▶ [TO BE DONE] Collect every line of the material below that contains the string "limestone", counting a line only when the capitalization matches.

▶ [DATA FOR THIS TASK]
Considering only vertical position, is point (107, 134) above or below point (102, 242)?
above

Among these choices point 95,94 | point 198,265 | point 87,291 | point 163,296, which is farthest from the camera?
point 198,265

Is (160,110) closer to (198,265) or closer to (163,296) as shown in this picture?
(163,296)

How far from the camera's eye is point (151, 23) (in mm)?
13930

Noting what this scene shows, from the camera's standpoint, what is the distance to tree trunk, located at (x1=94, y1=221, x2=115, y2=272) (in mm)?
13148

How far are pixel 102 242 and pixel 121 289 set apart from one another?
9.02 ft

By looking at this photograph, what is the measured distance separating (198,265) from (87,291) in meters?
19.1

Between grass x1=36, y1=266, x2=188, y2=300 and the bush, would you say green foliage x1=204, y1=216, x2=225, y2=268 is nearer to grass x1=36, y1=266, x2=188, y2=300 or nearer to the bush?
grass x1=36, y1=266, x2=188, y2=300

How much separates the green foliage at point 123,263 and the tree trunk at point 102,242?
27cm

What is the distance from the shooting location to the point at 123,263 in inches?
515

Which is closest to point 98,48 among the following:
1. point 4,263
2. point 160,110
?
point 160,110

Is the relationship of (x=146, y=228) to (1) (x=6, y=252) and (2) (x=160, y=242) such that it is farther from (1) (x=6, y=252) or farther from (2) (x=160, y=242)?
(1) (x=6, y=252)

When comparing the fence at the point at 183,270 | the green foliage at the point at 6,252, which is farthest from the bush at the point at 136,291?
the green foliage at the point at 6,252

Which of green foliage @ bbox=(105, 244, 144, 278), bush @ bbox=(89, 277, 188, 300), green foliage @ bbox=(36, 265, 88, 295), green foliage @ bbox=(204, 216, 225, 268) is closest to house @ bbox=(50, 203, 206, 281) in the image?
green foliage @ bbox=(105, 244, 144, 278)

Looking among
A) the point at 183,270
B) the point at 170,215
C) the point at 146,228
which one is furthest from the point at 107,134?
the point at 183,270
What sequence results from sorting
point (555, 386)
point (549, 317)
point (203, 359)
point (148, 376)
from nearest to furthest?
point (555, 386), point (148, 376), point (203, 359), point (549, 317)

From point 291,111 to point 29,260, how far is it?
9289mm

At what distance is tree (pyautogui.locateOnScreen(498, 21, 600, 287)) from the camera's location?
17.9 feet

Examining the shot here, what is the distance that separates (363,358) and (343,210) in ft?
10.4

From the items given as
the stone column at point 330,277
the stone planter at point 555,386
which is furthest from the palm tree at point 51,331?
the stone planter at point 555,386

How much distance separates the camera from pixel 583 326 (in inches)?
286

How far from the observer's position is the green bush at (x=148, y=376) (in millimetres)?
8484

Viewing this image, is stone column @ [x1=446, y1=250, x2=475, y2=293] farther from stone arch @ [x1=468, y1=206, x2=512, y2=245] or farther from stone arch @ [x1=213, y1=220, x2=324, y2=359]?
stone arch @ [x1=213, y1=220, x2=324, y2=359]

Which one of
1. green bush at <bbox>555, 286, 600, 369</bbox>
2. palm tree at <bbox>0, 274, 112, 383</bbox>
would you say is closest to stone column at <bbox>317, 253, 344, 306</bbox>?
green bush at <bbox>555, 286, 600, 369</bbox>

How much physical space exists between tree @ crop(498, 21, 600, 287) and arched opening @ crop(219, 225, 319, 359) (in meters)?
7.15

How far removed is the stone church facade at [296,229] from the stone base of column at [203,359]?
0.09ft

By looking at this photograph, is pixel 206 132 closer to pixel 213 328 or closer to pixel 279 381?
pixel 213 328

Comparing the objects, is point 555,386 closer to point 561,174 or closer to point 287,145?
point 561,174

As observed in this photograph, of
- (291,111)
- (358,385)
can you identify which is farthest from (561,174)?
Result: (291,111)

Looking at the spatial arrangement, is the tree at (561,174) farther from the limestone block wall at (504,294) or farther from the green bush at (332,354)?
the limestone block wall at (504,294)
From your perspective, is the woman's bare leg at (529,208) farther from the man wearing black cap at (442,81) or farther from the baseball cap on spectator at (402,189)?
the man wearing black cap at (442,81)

▶ [ANSWER TO THIS TASK]
Looking at the spatial arrangement, is the tree at (561,174) farther from the limestone block wall at (504,294) or farther from the green bush at (332,354)?
the limestone block wall at (504,294)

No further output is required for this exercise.